O caminho que leva ao desenvolvimento de objectos nómadas deslumbrantes permite pensar na revolução total dos costumes quer em saúde, comunicação, aplicação tecnológica, quer em desejos e anseios de cidadania. Um telefone com um conjunto de aplicativos pode incorporar programas que permitam ecografias, monitorização cardíaca, análises. Imaginem o que isto será: um médico sozinho num espaço confinado, pode aceder a meios complementares de diagnóstico que cabem todos na palma da mão e pode ouvir opiniões de outros especialistas que se prestem apenas a plataformas de discussão. A “nuvem” permite armazenar tudo infinitamente. O saber está à distância de um botão. O que pode falhar neste mundo novo é a percepção do que é boa e má informação. Para isso nasceram filtros que codificam ou analisam os graus de credibilidade e os resultados.
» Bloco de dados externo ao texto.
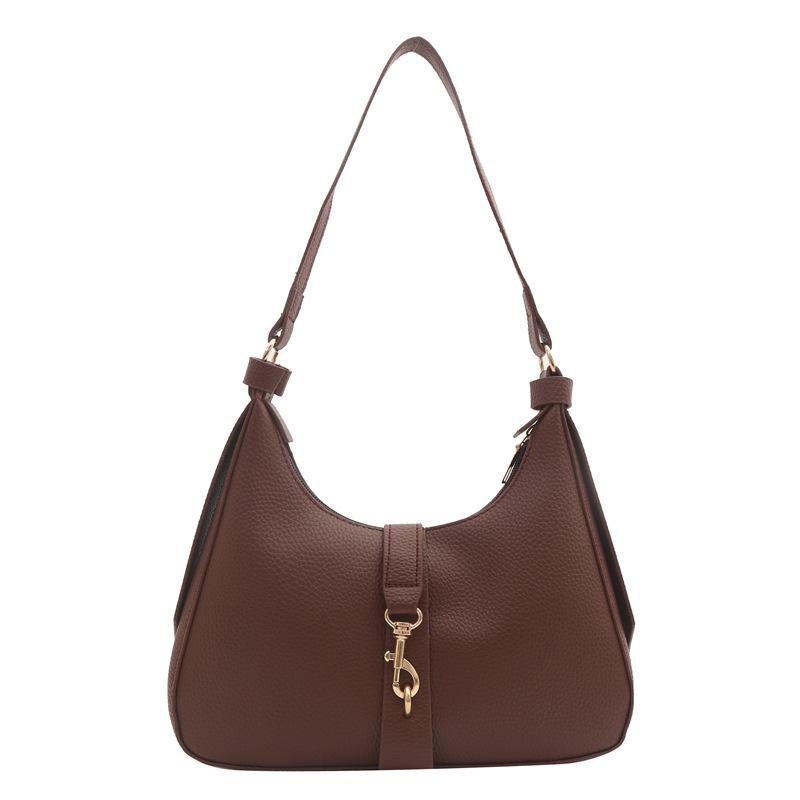 

2024 нова персоналізована ретро сумка під пахвами модна універсальна жіноча сумочка модна проста сумка-месенджер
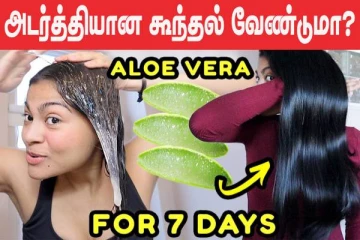 ஒரே வாரத்தில் கூந்தல் அடர்த்தியாகணுமா? கற்றாழையை இப்படி பயன்படுத்துங்க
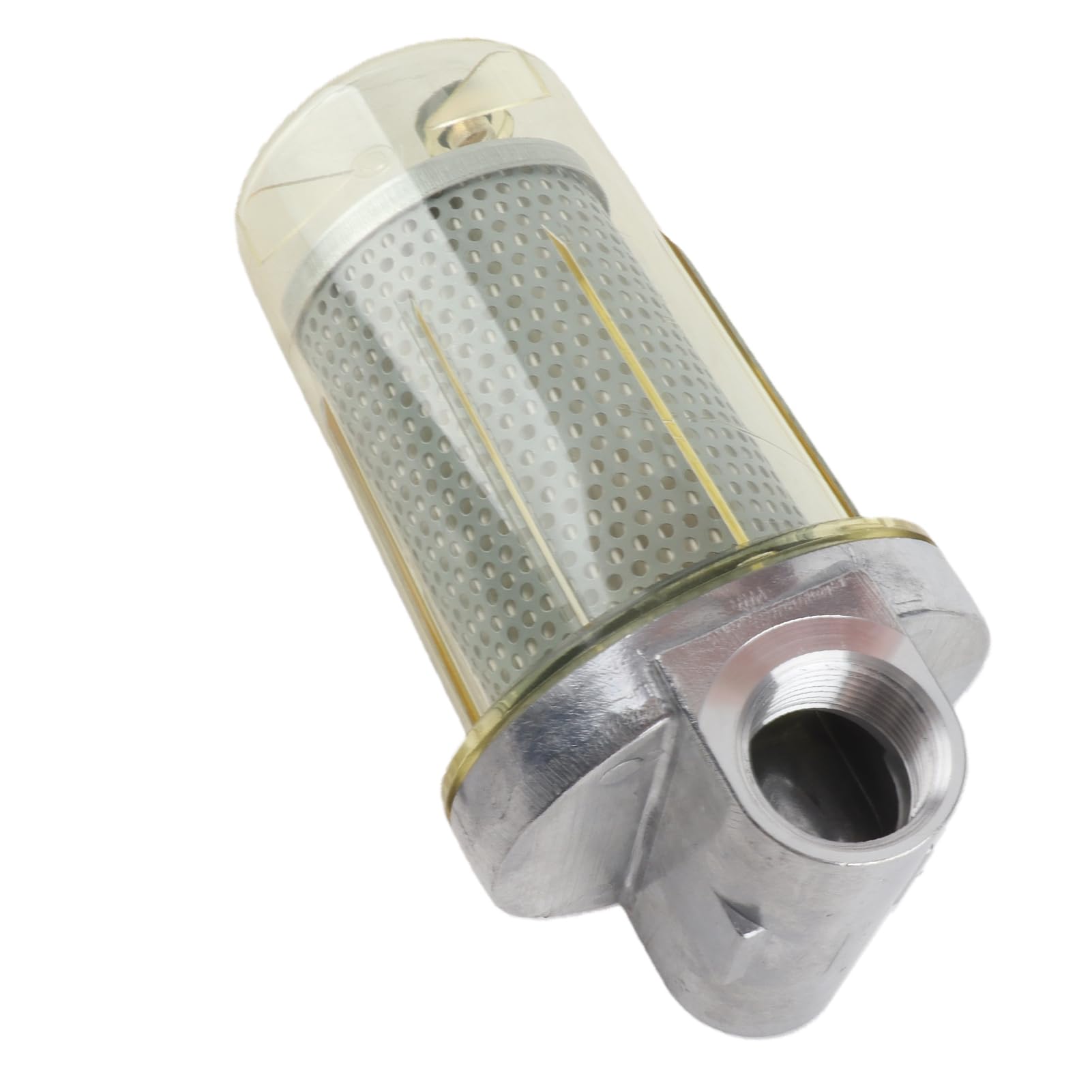 Filtro Combustible para Tanque Compatible Gasolina Aceite Biodiesel 20% Aditivos Plástico ABS Transparente 3 3cm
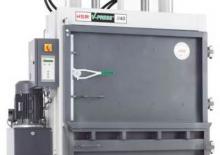 Presses à déchets HSM V-Press 840 plus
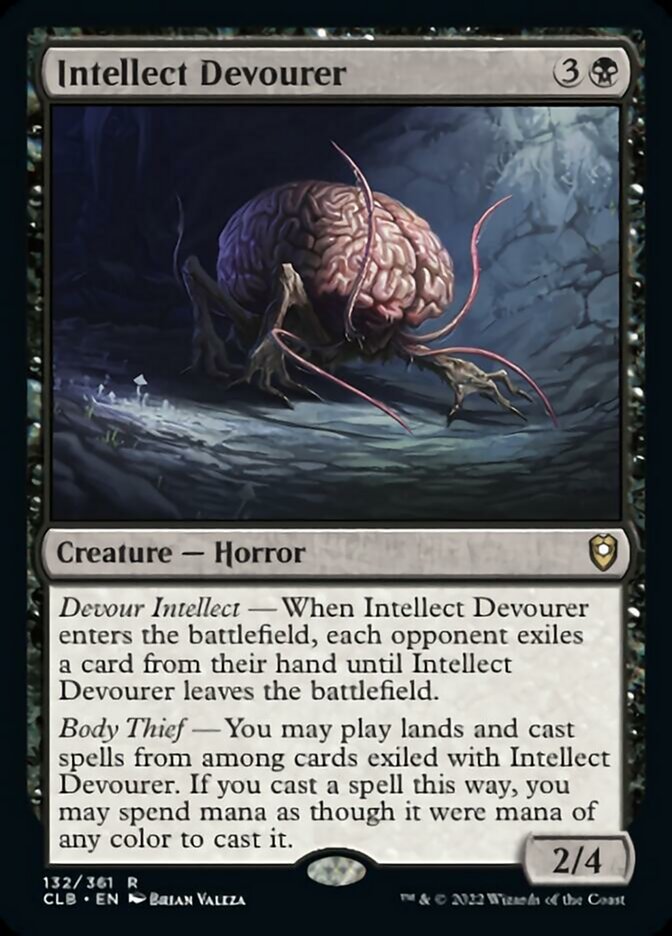 Dévoreur d'intellect [Commander Legends: Battle for Baldur's Gate]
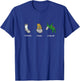Philosophy Socrates Plato Aristotle for Philosophers T-Shirt - T-Shirt | Royal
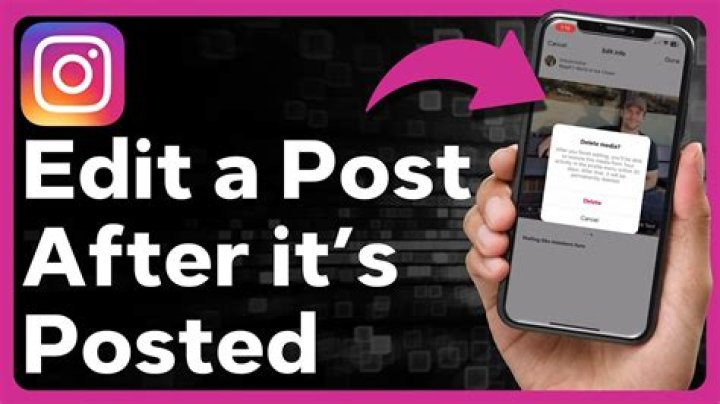 How do you edit Instagram on browser?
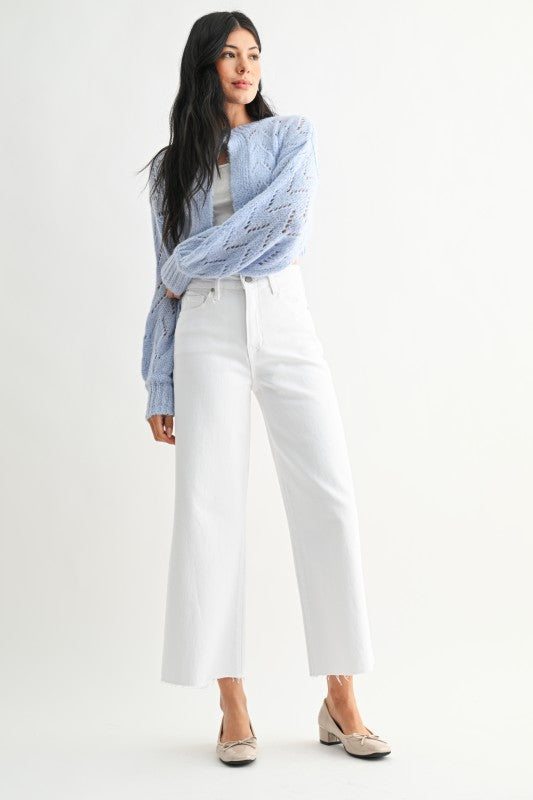 Ava Scissor Cut Jeans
Esta revolução democratiza, torna transversais os saberes e carrega muito mais complexidade à comunicação. Os ignorantes terão acesso a pequenos saberes que os confundirão mais que os analfabetos. A aproximação iletrada para os novos saberes é outro patamar da ignorância. Uma informação pantanosa (como a bula de um fármaco) só permite mais obsessões e pânicos a quem constrói seus saberes com medos e inseguranças. Os formados em conhecimentos próximos, como um podologista, um ortopedista, um fisioterapeuta e um enfermeiro, debruçar-se-ão sobre um pé utilizando abordagens que se interpenetram mas podem não coincidir. Todos licenciados, todos com seus telemóveis carregados de meios complementares e todos protegidos por suas ordens e seus pares e clãs, mas cada um carregando suas certezas. O confronto será inevitável. A posição impenetrável do diagnóstico médico é colocada em causa rapidamente e não saberemos, sem a experiência, se bem ou mal. A utilização e prescrição transversal de fármacos trará responsabilidades acrescidas a outros profissionais. Mas o que digo sobre saúde será interessante em desporto, em arquitectura, em economia. Colocados os dados e permitido a utilização de aplicativos que dão mais corpo à máquina, os telemóveis serão o objecto mais importante das próximas décadas na Saúde. Posso ter um a servir de monitor do meu familiar, em casa, directamente ligado ao seu médico. Os telefones continuarão a sua performance na internet e até a permitir conversar com os amigos.
Entre objectos nómadas (carros, relógios, rádios, etc.) há o multiusos telefónico que já constrói novos hábitos, novas causas de acidente viário, novas formas de morrer, novos padrões de amar, conhecer, descobrir saberes, converter a realidade online, motivar denuncias, distrair das relações. Temos de trilhar este caminho na linha da frente, em todas as suas possibilidades e consequências. Não deve projectar-se saúde sem perceber a importância deste objecto no seu futuro. Temos de ser parte integrante da revolução e desenhar estruturas onde ele é um pilar de desenvolvimento.